WAL pointer desync	`raftstore/engine/wal_storage_test.go::TestWALStorageDetectsTruncatedSegment`	Detects manifest pointer offsets beyond truncated WAL tails to avoid silent corruption.
Distributed transaction contention	`raftstore/client/client_test.go::TestClientTwoPhaseCommitAndGet`, `percolator/*_test.go`	Lock conflicts, retries, and 2PC sequencing under region routing.
Value separation + GC	`vlog/manager_test.go`, `db_test.go::TestRecoveryRemovesStaleValueLogSegment`	GC correctness, manifest integration, iterator stability.
Iterator consistency	`lsm/iterator_test.go`	Snapshot visibility, merging iterators across levels and memtables.
Throttling / backpressure	`lsm/compaction_test.go`, `db_test.go::TestWriteThrottle`	L0 backlog triggers, flush queue growth, metrics observation.
Distributed NoKV client	`raftstore/client/client_test.go::TestClientTwoPhaseCommitAndGet`, `raftstore/transport/grpc_transport_test.go::TestGRPCTransportManualTicksDriveElection`	Region-aware routing, NotLeader retries, manual tick-driven elections, cross-region 2PC sequencing.
Performance regression	`benchmark` package	Compare NoKV vs Badger/Pebble by default (RocksDB optional), produce human-readable reports under `benchmark/benchmark_results`.

4. Observability in Tests

RECOVERY_METRIC logs – produced when RECOVERY_TRACE_METRICS=1; consumed by recovery script and helpful when triaging CI failures.
TRANSPORT_METRIC logs – emitted by scripts/transport_chaos.sh when CHAOS_TRACE_METRICS=1, capturing gRPC watchdog counters during network partitions and retries.
Stats snapshots – stats_test.go verifies JSON structure so CLI output remains backwards compatible.
Benchmark artefacts – stored under benchmark/benchmark_results/*.txt for historical comparison.
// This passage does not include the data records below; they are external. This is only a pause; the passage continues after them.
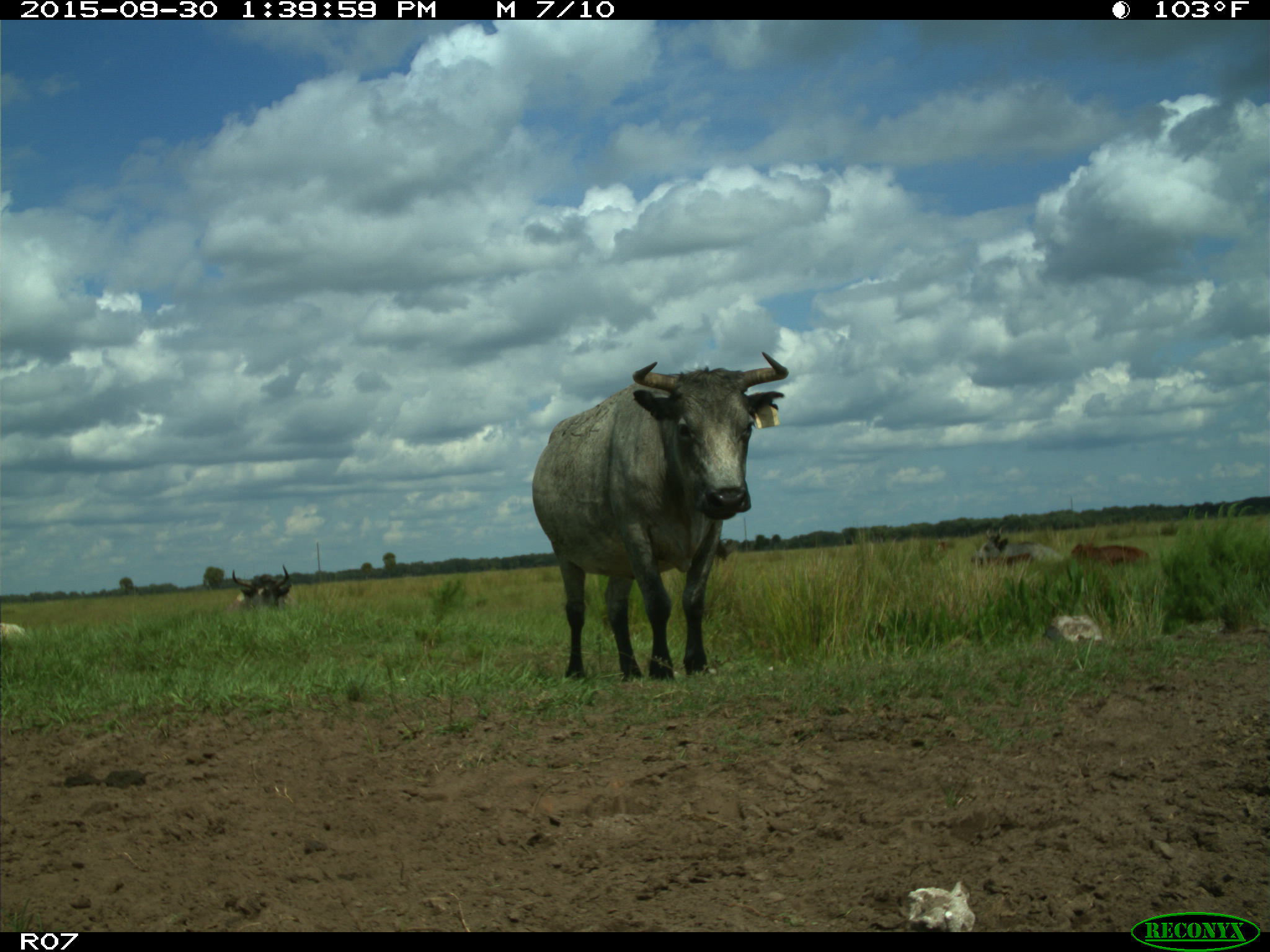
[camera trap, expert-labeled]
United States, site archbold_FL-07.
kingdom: Animalia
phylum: Chordata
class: Mammalia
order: Artiodactyla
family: Bovidae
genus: Bos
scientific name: Bos taurus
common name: domestic cow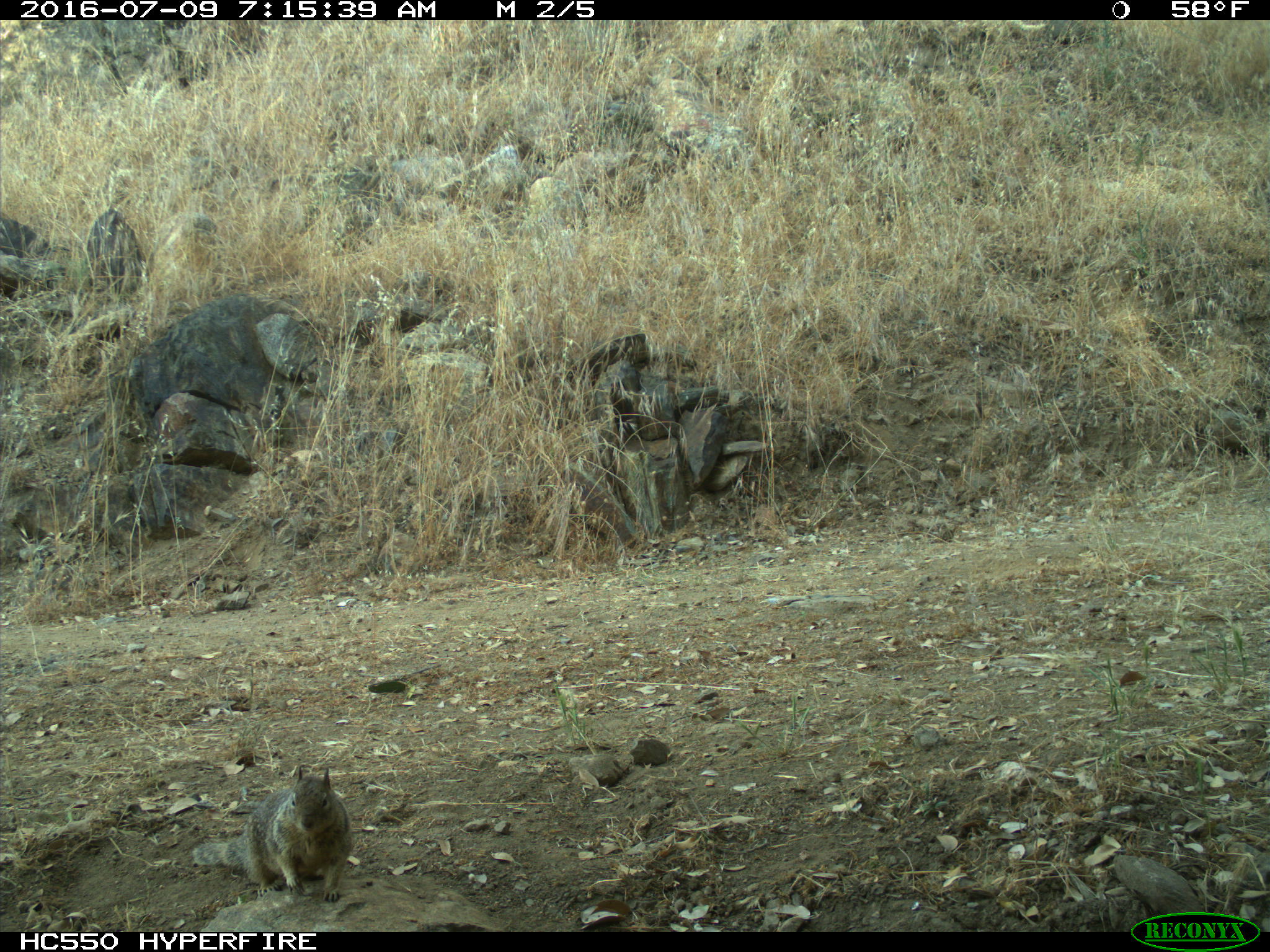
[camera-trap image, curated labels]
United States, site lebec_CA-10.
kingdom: Animalia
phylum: Chordata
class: Mammalia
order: Rodentia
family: Sciuridae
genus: Otospermophilus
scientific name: Otospermophilus beecheyi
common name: california ground squirrel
Otospermophilus beecheyi (california ground squirrel).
Aligns with README instructions.

5. Extending Coverage

Property-based testing – integrate testing/quick or third-party generators to randomise distributed 2PC sequences (prewrite/commit/rollback ordering).
Stress harness – add a Go-based stress driver to run mixed read/write workloads for hours, capturing metrics akin to RocksDB’s db_stress tool.
Distributed readiness – strengthen raftstore fault-injection and long-run tests (leader transfer, transport chaos, snapshot catch-up) with reproducible CI artifacts.
CLI smoke tests – simulate corrupted directories to ensure CLI emits actionable errors.

Keep this matrix updated when adding new modules or scenarios so documentation and automation remain aligned.